* [Exercise data]:
'''
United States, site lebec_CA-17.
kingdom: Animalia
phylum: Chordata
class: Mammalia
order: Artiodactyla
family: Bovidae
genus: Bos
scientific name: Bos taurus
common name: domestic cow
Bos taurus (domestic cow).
'''
Print each entry above again, exactly as it was given.

* [Response to the task]:
United States, site lebec_CA-17.
kingdom: Animalia
phylum: Chordata
class: Mammalia
order: Artiodactyla
family: Bovidae
genus: Bos
scientific name: Bos taurus
common name: domestic cow
Bos taurus (domestic cow).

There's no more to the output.